→ WRITTEN INSTRUCTION 1
In the passage on UK productivity, swap "financial crisis" for "banking crisis" and give the part that opens with the words containing "The UK faces a substantial" and closes with "that of France)." again.

────

The UK faces a productivity challenge that acts as a drag on its trade performance across the board. Despite some progress in closing the gap, prior to the global financial crisis the UK was less productive than most comparable large developed economies. For the UK to pay its way in the world, and capitalise on those growth opportunities occurring across the globe, it must maximise openness to boost productivity and become more competitive.
Globalisation and the rise of emerging markets present a great opportunity for Britain. Openness to global exports, imports, investment and migration combined with the right industrial strategy and policies to boost skills levels can drive a virtuous circle of increased productivity and competitiveness that will support growth and exports, creating jobs and boosting prosperity.
In the current wave of globalisation, the world economy is becoming more open and integrated, with tariff barriers lower than ever before and non-tariff barriers being lowered to help facilitate a boom in supply-chain trade. However, it is increasingly difficult to make progress through multilateral deals at the World Trade Organization, with the Doha Round struggling to deliver results since its inception in 2001. Instead, a variety of bilateral and regional trade deals are taking the lead in dismantling trade barriers – for example, for the last few decades the UK has used membership of the European Union as the vehicle for pursuing greater openness.
Long-term sustainable GDP growth is driven by improvements in productivity, especially in developed economies where workforce growth, catch-up capital accumulation and natural resources are limited (see Exhibit 11). By enabling resources and labour to be used more intensively, productivity growth both increases the overall size of an economy and improves real income and the standard of living. And, by raising efficiency and lowering the cost of goods and services, improvements in productivity raise a country’s competitiveness, enabling it to increase exports and participate in attractive high-value-added parts of global supply chains. Success for the UK in the modern global economy will not rest on competing for the lowest labour costs or handing out subsidies; it will instead be driven by boosting productivity through skills, technology and innovation.
The UK faces a substantial productivity challenge. For several decades, UK productivity has lagged behind not only that of the high-productivity United States but also that of comparable western European countries including Germany and France (see Exhibit 13). From the 1980s up until the financial crisis, UK overall productivity grew more rapidly than in other major advanced economies, but in 2007 it was still 9% below that of Germany and 20% below that of the US (while it had just pulled equal with that of France).

────

→ WRITTEN INSTRUCTION 2
Format the rows below, from the line containing "Of [56,52], [1,143], which" through the line containing "0.47 metres", as a JSON list of strings, one string per line, leaving out blank lines.

Part of a data file
────

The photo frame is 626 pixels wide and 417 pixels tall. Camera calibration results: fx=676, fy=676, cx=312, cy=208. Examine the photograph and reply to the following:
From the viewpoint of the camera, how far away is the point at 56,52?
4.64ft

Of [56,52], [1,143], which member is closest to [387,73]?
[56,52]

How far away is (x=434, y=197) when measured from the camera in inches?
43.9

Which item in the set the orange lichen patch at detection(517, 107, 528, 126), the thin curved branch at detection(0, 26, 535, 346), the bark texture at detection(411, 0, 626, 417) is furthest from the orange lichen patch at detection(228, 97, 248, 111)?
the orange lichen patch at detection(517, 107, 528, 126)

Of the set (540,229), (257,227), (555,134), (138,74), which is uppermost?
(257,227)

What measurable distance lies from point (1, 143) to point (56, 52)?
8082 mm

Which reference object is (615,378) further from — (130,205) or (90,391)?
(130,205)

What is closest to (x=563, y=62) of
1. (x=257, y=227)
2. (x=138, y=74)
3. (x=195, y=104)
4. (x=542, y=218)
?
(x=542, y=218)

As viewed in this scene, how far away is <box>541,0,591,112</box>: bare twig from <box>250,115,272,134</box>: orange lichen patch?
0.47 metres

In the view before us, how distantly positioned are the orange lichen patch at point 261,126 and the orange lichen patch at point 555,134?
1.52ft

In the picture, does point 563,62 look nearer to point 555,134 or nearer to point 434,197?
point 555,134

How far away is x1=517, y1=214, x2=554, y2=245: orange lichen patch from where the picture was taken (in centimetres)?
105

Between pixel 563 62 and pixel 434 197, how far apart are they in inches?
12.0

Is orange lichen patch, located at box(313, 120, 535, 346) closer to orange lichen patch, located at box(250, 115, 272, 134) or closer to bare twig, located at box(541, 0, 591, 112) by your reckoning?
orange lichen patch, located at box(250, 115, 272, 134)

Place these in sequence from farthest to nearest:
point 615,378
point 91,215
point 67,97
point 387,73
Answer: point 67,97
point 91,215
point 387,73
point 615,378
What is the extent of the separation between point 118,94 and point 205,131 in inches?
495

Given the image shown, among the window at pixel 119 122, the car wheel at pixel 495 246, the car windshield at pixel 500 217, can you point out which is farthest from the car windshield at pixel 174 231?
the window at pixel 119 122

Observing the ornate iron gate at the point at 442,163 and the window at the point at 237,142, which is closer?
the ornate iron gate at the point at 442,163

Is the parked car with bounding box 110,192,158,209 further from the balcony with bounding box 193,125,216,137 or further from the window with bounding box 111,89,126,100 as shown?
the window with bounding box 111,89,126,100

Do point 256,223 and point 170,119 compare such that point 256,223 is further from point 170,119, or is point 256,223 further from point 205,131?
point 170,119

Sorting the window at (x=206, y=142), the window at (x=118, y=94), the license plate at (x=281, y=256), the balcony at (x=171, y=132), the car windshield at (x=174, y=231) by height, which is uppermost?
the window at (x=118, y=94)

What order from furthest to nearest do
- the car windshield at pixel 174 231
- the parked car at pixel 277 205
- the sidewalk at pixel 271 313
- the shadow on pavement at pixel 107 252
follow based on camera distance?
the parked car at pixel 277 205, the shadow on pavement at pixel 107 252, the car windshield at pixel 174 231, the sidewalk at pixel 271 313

────

→ EXERCISE RESULT 1
The UK faces a substantial productivity challenge. For several decades, UK productivity has lagged behind not only that of the high-productivity United States but also that of comparable western European countries including Germany and France (see Exhibit 13). From the 1980s up until the banking crisis, UK overall productivity grew more rapidly than in other major advanced economies, but in 2007 it was still 9% below that of Germany and 20% below that of the US (while it had just pulled equal with that of France).

→ EXERCISE RESULT 2
[
  "Of [56,52], [1,143], which member is closest to [387,73]?",
  "[56,52]",
  "How far away is (x=434, y=197) when measured from the camera in inches?",
  "43.9",
  "Which item in the set the orange lichen patch at detection(517, 107, 528, 126), the thin curved branch at detection(0, 26, 535, 346), the bark texture at detection(411, 0, 626, 417) is furthest from the orange lichen patch at detection(228, 97, 248, 111)?",
  "the orange lichen patch at detection(517, 107, 528, 126)",
  "Of the set (540,229), (257,227), (555,134), (138,74), which is uppermost?",
  "(257,227)",
  "What measurable distance lies from point (1, 143) to point (56, 52)?",
  "8082 mm",
  "Which reference object is (615,378) further from — (130,205) or (90,391)?",
  "(130,205)",
  "What is closest to (x=563, y=62) of",
  "1. (x=257, y=227)",
  "2. (x=138, y=74)",
  "3. (x=195, y=104)",
  "4. (x=542, y=218)",
  "?",
  "(x=542, y=218)",
  "As viewed in this scene, how far away is <box>541,0,591,112</box>: bare twig from <box>250,115,272,134</box>: orange lichen patch?",
  "0.47 metres"
]